O número de refugiados em todo o mundo subiu durante seis anos consecutivos. Cerca de 68 milhões de pessoas estão agora deslocadas pela violência e pela perseguição – o equivalente a um quinto da população da América, quase metade da população da Rússia e mais do que toda a população da Grã-Bretanha.
Ao mesmo tempo, o apoio humanitário é cronicamente subfinanciado. Em setembro de 2018, a Agência para os Refugiados das Nações Unidas, o Alto Comissariado das Nações Unidas para Refugiados (UNHCR / ACNUR) e seus parceiros receberam apenas 31% dos fundos necessários para fornecer assistência básica a milhões de refugiados sírios e pessoas deslocadas.
A mesma situação terrível também existe em outros lugares, com menos da metade dos recursos humanitários necessários, na grande maioria dos países afetados por conflitos. Se nada for feito, esta tendência de números crescendo e recursos escassos continuará com graves consequências em 2019.
Esta não é uma situação sustentável. A resposta não está nos países que adotam medidas unilaterais severas que miram nos refugiados e que são contrárias aos valores e às responsabilidades humanitárias. Isso só vai piorar o problema.
Em vez disso, devemos reduzir o número de pessoas deslocadas em todo o mundo, prevenindo e resolvendo os conflitos que as expulsam de suas casas.
Temos de reunir pessoas e países para agirem juntos com base em interesses comuns e aspirações universais de segurança, dignidade e igualdade. Este assunto não tem que vir às custas da nossa segurança e bem-estar econômico em casa, mas é um requisito essencial para enfrentar problemas de dimensões internacionais.
Direitos, financiamento, ação
Vamos aos fatos. Em primeiro lugar, 85% de todos os refugiados vive em países de baixa e média renda. A maioria das pessoas deslocadas pela violência permanece dentro das fronteiras de seus próprios países. Aqueles que são forçados a sair, tendem a permanecer o mais perto possível de casa, em nações vizinhas.
Menos de 1% de todos os refugiados são reassentados, inclusive nos países ocidentais. Os países mais pobres do mundo estão arcando com o peso deste fardo. Não podemos supor que eles continuarão a fazer isso, independentemente das políticas das nações mais ricas. Se o número de refugiados crescer, como provavelmente ocorrerá em 2019, o mesmo ocorrerá com a tensão desse desequilíbrio, a menos que façamos um trabalho melhor para compartilhar responsabilidades.

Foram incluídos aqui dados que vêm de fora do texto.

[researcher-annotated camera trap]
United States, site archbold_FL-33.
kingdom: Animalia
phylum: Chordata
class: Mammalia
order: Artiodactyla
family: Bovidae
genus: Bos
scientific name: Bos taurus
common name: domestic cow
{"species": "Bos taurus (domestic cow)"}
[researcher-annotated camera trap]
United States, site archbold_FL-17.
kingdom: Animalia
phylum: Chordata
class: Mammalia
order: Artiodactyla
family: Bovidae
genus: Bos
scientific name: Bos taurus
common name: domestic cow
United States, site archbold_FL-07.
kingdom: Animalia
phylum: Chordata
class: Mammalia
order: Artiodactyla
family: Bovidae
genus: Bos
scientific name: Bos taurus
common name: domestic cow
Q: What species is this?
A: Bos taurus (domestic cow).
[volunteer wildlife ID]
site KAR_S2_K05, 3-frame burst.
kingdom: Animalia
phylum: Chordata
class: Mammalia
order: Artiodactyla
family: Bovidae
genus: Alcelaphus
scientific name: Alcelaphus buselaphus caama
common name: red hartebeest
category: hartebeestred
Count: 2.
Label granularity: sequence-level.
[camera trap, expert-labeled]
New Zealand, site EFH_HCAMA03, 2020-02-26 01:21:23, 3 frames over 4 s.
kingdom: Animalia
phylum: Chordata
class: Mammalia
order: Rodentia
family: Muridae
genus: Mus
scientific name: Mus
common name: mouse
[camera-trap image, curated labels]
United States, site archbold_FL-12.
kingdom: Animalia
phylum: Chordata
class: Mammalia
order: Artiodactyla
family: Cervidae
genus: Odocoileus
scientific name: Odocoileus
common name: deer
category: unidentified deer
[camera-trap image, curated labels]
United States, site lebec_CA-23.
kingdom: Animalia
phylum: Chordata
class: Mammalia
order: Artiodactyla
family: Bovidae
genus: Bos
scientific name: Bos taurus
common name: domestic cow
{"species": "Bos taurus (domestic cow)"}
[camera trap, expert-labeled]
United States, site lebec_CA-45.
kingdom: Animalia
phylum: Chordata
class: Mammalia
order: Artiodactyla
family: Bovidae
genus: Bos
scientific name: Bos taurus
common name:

Em segundo lugar, apesar de toda a generosidade dos contribuintes no Ocidente e de todas as vidas salvas, os bilhões de dólares para ajuda humanitária fornecidos anualmente não chegam nem perto de atender às necessidades de 68 milhões de pessoas deslocadas à força, ainda mais se os números continuarem crescendo.
Terceiro, até dois terços de todos os refugiados que estão sob o mandato do ACNUR vêm de apenas cinco países: Síria, Afeganistão, Sudão do Sul, Mianmar e Somália. A paz, em qualquer um deles, criaria condições para as pessoas voltarem para casa e reduzir o número de refugiados em todo o mundo, em milhões. Nas democracias, nós, como eleitores, devemos desafiar nossos políticos a responder como suas políticas abordam as raízes do problema.
Já conseguimos reduzir os números anteriormente. Quando comecei a trabalhar com o ACNUR em 2001, o número de refugiados em todo o mundo estava diminuindo. Uma das minhas primeiras missões foi acompanhar os refugiados cambojanos que retornavam para casa. Conheci algumas das muitas pessoas que voltaram para seus lares após o fim dos conflitos na antiga Iugoslávia. Olhando mais fundo na história, após a Segunda Guerra Mundial, milhões de refugiados foram reassentados.
Esta estratégia dará visão, persistência e força. Não será a paródia de força envolvida em conversas duras contra os refugiados, mas a determinação, a vontade e a habilidade diplomática necessárias para negociar acordos de paz, estabilizar países inseguros e manter o estado de direito.
O refugiado é um homem, uma mulher ou uma criança em seus estado mais vulnerável: forçados a sair de casa, vivendo sem a proteção de seu estado e, em muitos casos, sem os meios de sobrevivência. É a condição humana que testa nossa crença de que todos os seres humanos têm direitos iguais e merecem proteção.
Nós vivemos em tempos de divisão. No entanto, a história também mostra nossa capacidade de nos unir, superar uma crise global e renovar nosso senso de propósito e comunidade com outras nações. Essa é a maior força de uma sociedade aberta.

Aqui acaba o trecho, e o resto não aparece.